═════ DOCUMENT EXTRACT
Hong Lim Food Centre: Die Die Must Try, before they soon retire.

By KF Seetoh - Monday, Sep 29, 2014

It’s been a year to the week since Tay Khang Huat’s father passed on and left their iconic curry chicken noodle business to him and his mother. Naturally, I enquired and his mother Mdm Theng Pow Chen quipped “ I think they have all gone to this great hawker centre in the sky, the whole gang.” , she smiles and reflects on her late husband Tay Yong Heng, who started this household name stall at Hong Lim Hawker Centre. She said jokingly how all master hawkers like the Hai Ah Balling, Ming Kee Satay Beehoon, Selamat Datang Soto Ayam, Ye Lai Xiang Cheng Tng, Geylang Claypot Rice founder etc.. have all gone and are happily doing brisk business “up there.”


The double storey Hong Lim Food Centre is one of the best hawker centres in town and there are many masters that took up a stalls there back in the 70’s when street stalls were relocated to hawker centres. Most are now in their twilight years, many with no successors or succession plans.


I pay tribute to two of my favourite stalls there. But there’s also host of “greats” in this hawker centre like the Outram Park Freid Kway Teow Mee (#02-17, the long queues patiently await this well fried platter of pleasure everyday), Tai Wah Pork Noodle (#02-16, brother of the Crawford Lane stall), Hiong Kee Dumplings (#02-17, the only dumpling stall I know where one can smell it’s aroma from distance) and even Teo Heng Porridge Stall (#01-56, Teochew porridge with the freshest white rabbit fish and a wicked onsen style stewed eggs). These stalls have been consistently ranked up there since the first issue of Makansutra, last century.
══════════
═════ ENTRIES SHOWN
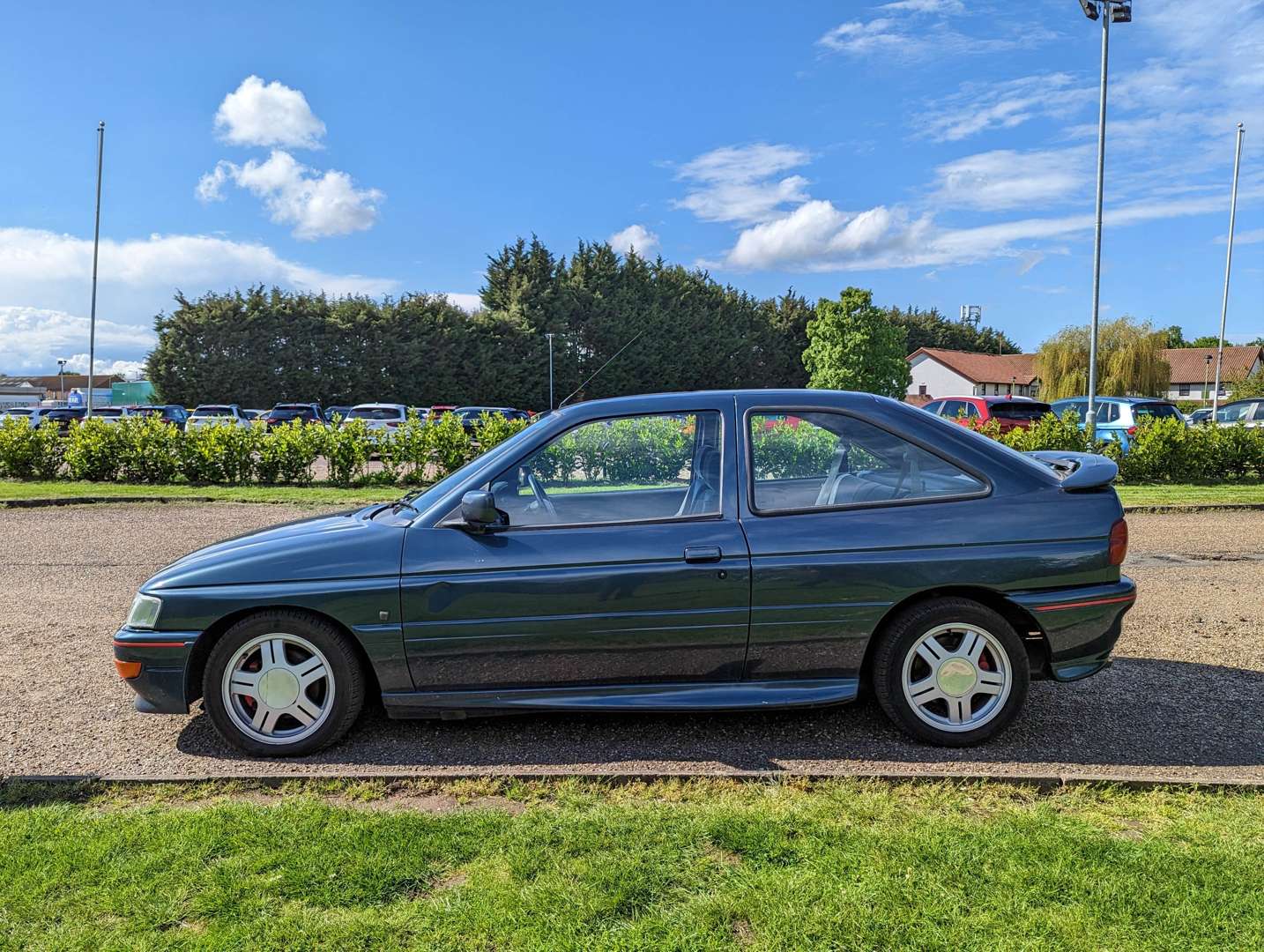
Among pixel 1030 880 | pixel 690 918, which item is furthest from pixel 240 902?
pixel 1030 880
══════════
═════ ENTRIES SHOWN
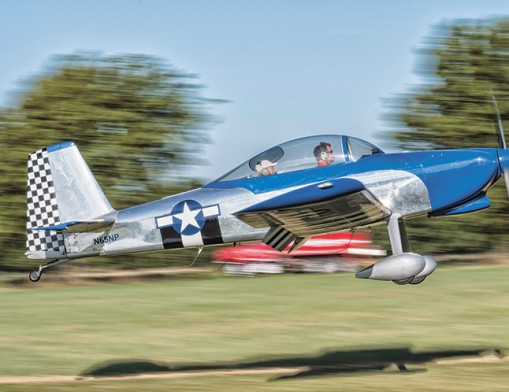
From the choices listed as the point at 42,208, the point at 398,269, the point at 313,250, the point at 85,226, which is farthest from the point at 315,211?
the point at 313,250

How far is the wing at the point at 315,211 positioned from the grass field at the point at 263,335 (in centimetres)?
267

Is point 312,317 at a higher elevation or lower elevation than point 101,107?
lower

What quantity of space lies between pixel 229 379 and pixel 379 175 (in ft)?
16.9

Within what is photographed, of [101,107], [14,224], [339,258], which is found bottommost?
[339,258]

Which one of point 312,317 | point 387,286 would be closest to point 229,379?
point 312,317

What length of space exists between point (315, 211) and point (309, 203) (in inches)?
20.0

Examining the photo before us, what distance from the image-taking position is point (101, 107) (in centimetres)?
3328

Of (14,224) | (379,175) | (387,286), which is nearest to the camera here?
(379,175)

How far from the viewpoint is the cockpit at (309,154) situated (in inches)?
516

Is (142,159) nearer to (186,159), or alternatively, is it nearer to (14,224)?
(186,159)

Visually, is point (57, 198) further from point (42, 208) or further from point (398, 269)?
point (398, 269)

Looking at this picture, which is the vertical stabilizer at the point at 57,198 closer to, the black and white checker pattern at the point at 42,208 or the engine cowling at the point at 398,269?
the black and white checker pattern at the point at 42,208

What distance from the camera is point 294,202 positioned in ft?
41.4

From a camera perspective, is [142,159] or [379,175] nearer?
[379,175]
══════════
═════ ENTRIES SHOWN
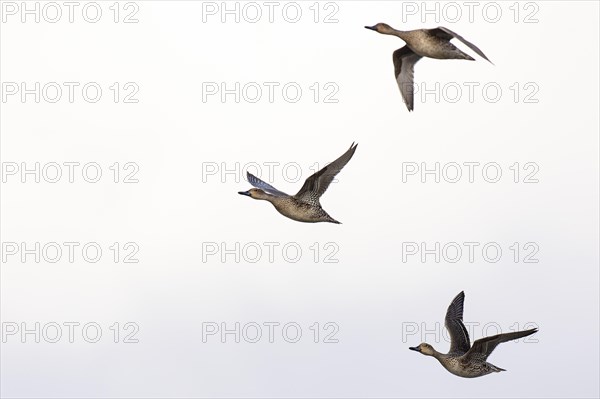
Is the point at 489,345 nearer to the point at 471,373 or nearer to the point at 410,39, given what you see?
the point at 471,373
══════════
● **EXERCISE A**:
According to the Hong Lim Food Centre piece, what is the stall number of Teo Heng Porridge Stall?
● **EXERCISE B**:
Write the next part of the Hong Lim Food Centre piece, picking up after its final sentence.

● **WRITTEN REPLY A**:
#01-56

● **WRITTEN REPLY B**:
Hong Lim Food Centre, 531A Upper Cross Street


Have the curry chicken noodle with the sambal mixed in, to complete the sensation
Tay Khang Huat still cooks the chicken the old fashioned way his late father taught him since young


Heng Kee Curry Chicken Noodle, #01-58, 11am-3pm. Close on Sundays and Public Holiday

Son Tay Khang Huat, 42, is now back in the groove taking over where his late father left one year ago. They took a short hiatus then. Nothing much has changed since they re-opened, “ I still cook the chicken dip and dunk method which produces a better texture than the Hainanese boil and chill method.” Indeed, it’s so. The chicken has a firmer yet smooth texture and their curry comes rich but has a lightly sweet tone- which is why you must spoon some of their blackish brown sambal over. The spicy saltiness takes the curry to yums-ville and the savoury and smooth chicken seals the deal. They take 10 hours to make a huge pot of the sambal which they then freeze, every three weeks.

Rated: Three pairs Chopsticks or Die Die Must Try


Teck Kee Ipoh Sah Hor Fun, #02-40, 11am-3pm, close on Sunday

Our President’s namesake Tony Tan took a stall here in the 70s, created this Cantonese style dish and there was no looking back since. This Foochow hawker simple makes a shellfish like bouillon stock and starch-thickens it before he slathers it over a plate of smooth Ipoh hor fun noodles with crayfish, prawns or chicken with greens and crispy shallots. “I will just work here till I die. No one’s taking over and I am already 68 ,I can’t expect too much anymore. I am quite happy.” His crayfish chicken and prawns are steamed and boiled and comes supremely fresh. The crunch of the prawns is such a delightful foil to the smooth starchy and soft noodles.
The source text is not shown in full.